Darkest Hour, biopic sur Churchill réalisé par Joe Wright1, se situe quelque part entre J. Edgar (un vieil homme influent avec lequel on fait connaissance en assistant à son lever, entre pantoufles et oeuf à la coque) et Le Discours d’un roi (la solennité made in « facture classique », qu’on trouverait pompeuse si elle n’était si efficace — ni larme à l’oeil ni rictus aux lèvres, mais pas loin).

Filmer l’histoire telle qu’elle a été écrite par les vainqueurs est toujours un exercice périlleux, qui, lorsqu’il est concentré sur un personnage, tombe facilement dans l’hagiographie. Darkest Hour a le mérite de remettre un peu de brouillard dans le rétroviseur historique ; le doute est posé : Churchill est-il l’homme de la situation, i.e. un homme de pouvoir qui a la poigne nécessaire pour mobiliser le pays et résister au nazisme ? ou est-ce un vieux fou qui va continuer d’envoyer les jeunes générations se faire massacrer sur l’autel d’idéaux nobles, sans même avoir tenté la voie diplomtatique ?

L’issue de la guerre oriente nécessairement notre regard. Sans doute le recours diplomatique était une mascarade, mais le premier ministre avait probablement aussi une approche un tantinet chevaleresque de la Realpolitik (le mot de la fin, à la chambre des Communes : — What just happened ? — He mobilised the English language, and sent it to war.)  Sans pouvoir se départir de la connaissance qui est la nôtre, de l’issue de la guerre, le film réintroduit une part bienvenue de doute et de flottement – d’improvisation, aussi, avec le nom de l’opération Dynamo2 emprunté au ventilateur qui se trouvait là.

Ne nous leurrons pas, cependant. Le film ne vaut pas tant pour une quelconque dimension historique que pour son personnage ; car l’original même en était manifestement un, de personnage. Comme le remarque le roi, flatterie ou critique cinglante, on ne sait jamais ce qui va lui passer par la tête et qu’il va dire tout de go. Sacré orateur, mais zéro filtre, zéro tact en dehors des discours préparés à l’avance. C’est au final le caractère soupe au lait de Churchill et ses bons mots qui font tout le suspens d’une histoire rejouée d’avance.

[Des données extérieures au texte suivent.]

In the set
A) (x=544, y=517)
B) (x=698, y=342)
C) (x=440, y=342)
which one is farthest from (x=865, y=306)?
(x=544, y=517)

  1. On retrouve les transitions très travaillées qui sont, semble-t-il, la marque de fabrique du réalisateur. Par exemple, un garçonnet utilisant sa main comme une longue vue fait la transition entre la population de Londres et les combats aériens.
  2. Nous sommes là dans un anti-Dunkirk. Me rappelant les reproches adressés à C. Nolan, je me suis surprise à remarquer le travelling Benetton de Joe Wright dans une rue londonienne, avec la présence parcimonieuse mais régulière de quelques représentants des colonies britanniques.

2 réflexions sur « Nothing but cognac, swear and tears »

  1. Je suis totalement amoureuse des atmosphères que Joe Wright capture si bien dans ses films – du romantisme de Pride & Prejudice et Atonement à l’esthétique fantastique de Hannah et Pan. Je suis très curieuse du coup de ce film à côté du quel je suis passée, puisqu’il me semble ne rentrer ni dans l’une ni dans l’autre catégorie. (Et attends, quoi, c’est Gary Oldman dans la peau de Churchill ? Whaou, rien que pour ça, je prends !) Merci de l’avoir révélé à mon radar, je le verrai quand j’en aurai l’occasion (prpas au cinéma, ce dernier est si cher en Suisse que je dois y restreindre ma sélection – mais sans aucun doute sur plus petit écran !)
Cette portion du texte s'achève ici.